## DATA SHOWN
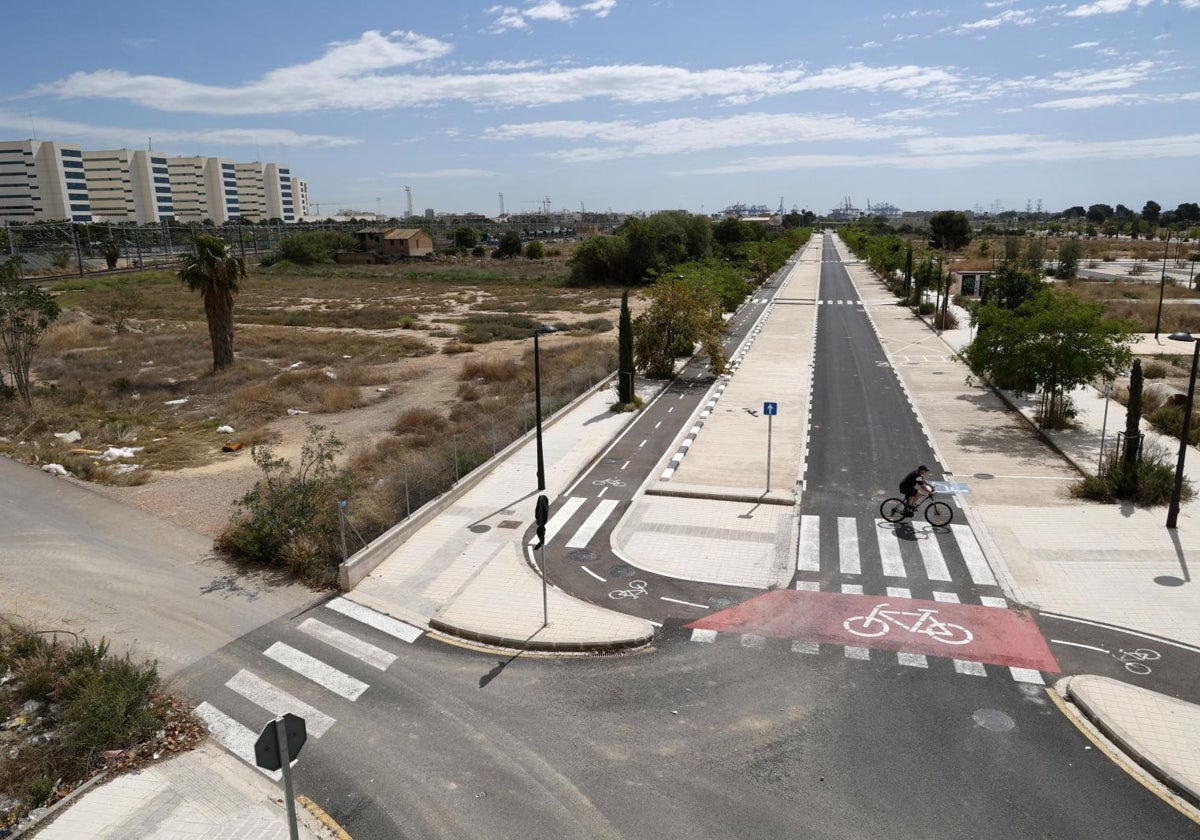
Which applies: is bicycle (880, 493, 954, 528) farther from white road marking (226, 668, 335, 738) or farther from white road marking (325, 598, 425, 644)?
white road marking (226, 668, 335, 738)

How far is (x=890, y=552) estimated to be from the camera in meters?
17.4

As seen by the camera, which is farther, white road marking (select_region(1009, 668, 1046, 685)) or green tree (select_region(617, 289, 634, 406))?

---

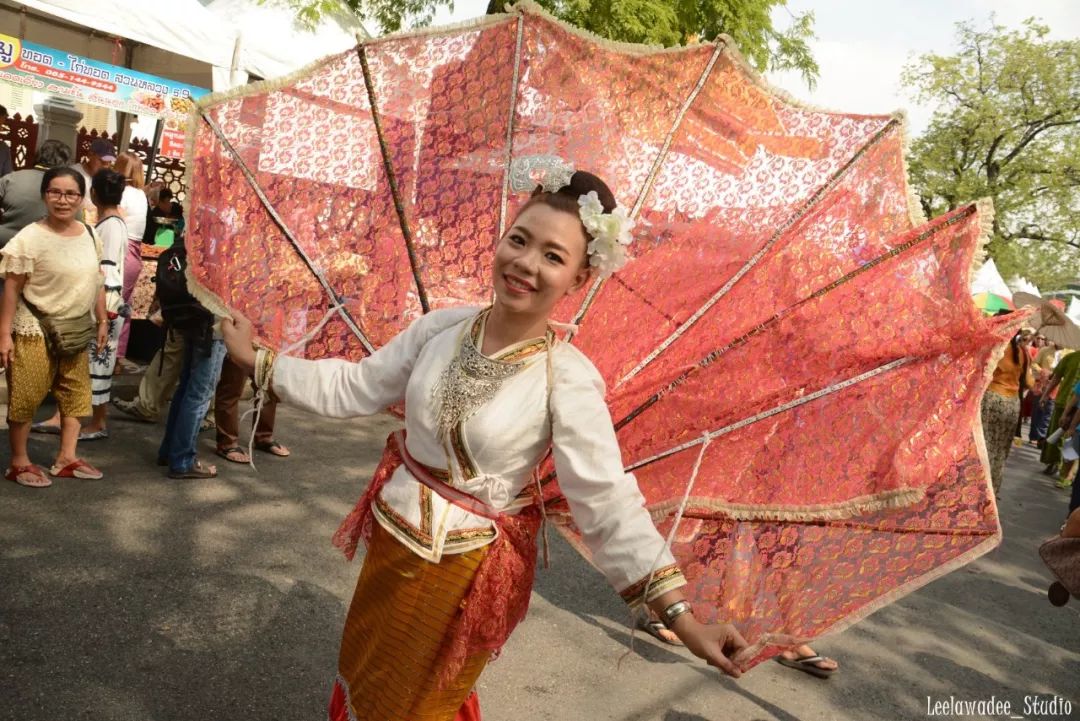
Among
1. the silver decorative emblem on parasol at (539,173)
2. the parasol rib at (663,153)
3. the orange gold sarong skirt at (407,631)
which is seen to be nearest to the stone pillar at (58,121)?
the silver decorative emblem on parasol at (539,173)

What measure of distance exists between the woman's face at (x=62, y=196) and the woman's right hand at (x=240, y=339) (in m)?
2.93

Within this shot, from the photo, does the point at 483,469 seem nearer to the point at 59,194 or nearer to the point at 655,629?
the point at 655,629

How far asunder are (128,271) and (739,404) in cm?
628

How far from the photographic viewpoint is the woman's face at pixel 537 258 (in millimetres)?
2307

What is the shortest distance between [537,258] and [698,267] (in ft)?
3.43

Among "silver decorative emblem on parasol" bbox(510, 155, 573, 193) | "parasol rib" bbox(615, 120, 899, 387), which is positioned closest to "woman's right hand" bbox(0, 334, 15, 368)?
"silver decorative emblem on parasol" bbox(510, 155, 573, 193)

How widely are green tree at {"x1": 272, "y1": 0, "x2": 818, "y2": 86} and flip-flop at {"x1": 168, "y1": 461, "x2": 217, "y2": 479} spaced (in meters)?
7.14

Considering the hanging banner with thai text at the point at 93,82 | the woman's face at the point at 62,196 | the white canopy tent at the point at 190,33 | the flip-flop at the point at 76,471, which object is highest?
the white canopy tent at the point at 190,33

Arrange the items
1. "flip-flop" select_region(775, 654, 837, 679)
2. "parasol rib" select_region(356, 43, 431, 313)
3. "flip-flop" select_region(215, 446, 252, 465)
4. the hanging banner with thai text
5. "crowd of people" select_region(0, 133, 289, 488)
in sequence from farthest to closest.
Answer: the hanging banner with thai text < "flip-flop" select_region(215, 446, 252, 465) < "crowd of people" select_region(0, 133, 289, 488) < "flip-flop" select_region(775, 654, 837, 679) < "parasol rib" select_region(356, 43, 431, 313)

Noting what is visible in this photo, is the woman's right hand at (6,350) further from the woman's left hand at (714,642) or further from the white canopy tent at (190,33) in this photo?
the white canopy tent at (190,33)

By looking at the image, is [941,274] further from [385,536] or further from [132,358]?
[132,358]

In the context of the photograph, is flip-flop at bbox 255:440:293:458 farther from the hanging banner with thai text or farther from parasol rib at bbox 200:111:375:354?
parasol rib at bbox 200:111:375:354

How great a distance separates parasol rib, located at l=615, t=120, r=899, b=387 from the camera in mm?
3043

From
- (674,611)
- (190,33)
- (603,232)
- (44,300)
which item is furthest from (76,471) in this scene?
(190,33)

* * *

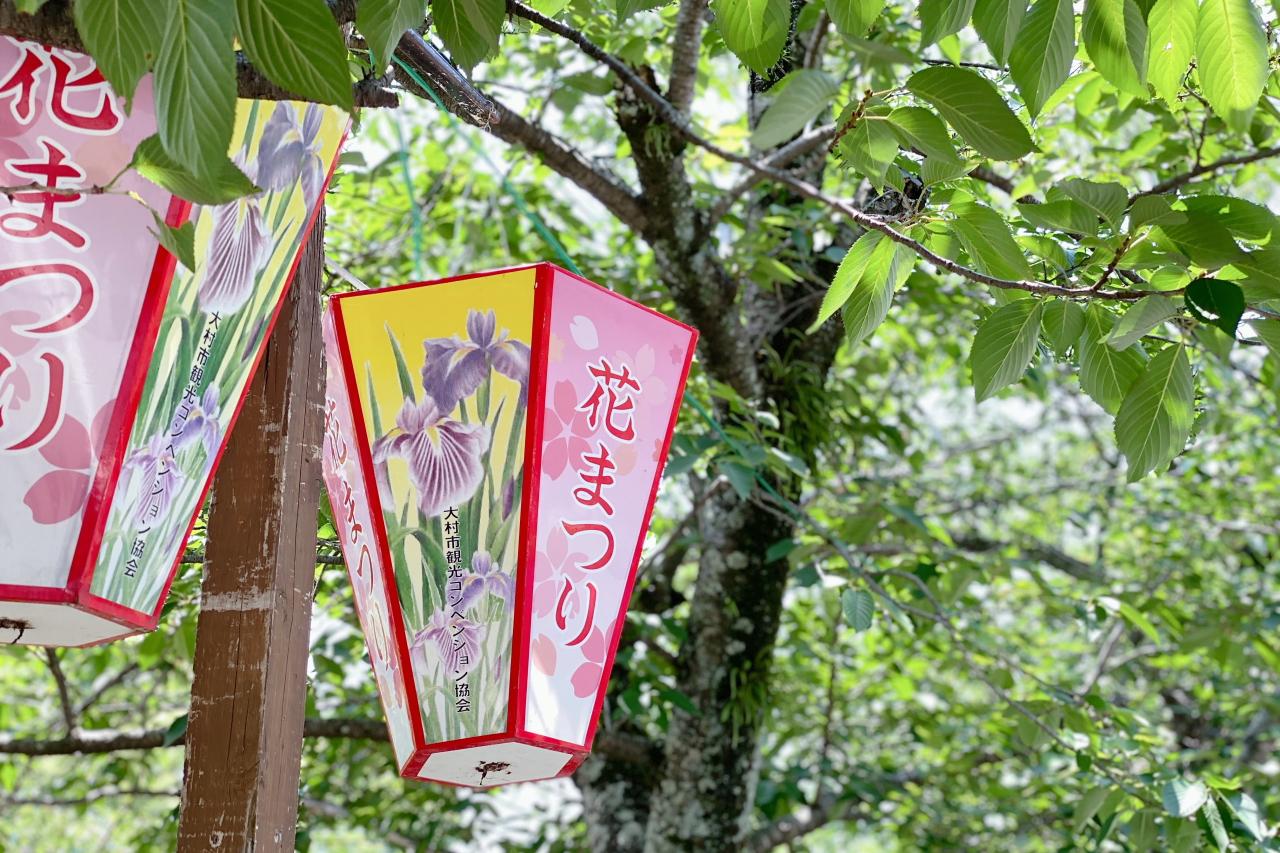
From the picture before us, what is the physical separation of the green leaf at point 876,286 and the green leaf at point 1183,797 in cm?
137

## PROBLEM
Please report each line of the rows above that contains the word "people", copying every such line in full.

## TASK RESPONSE
5. "crowd of people" select_region(0, 133, 289, 488)
Answer: the hanging banner with thai text < "flip-flop" select_region(215, 446, 252, 465) < "crowd of people" select_region(0, 133, 289, 488) < "flip-flop" select_region(775, 654, 837, 679) < "parasol rib" select_region(356, 43, 431, 313)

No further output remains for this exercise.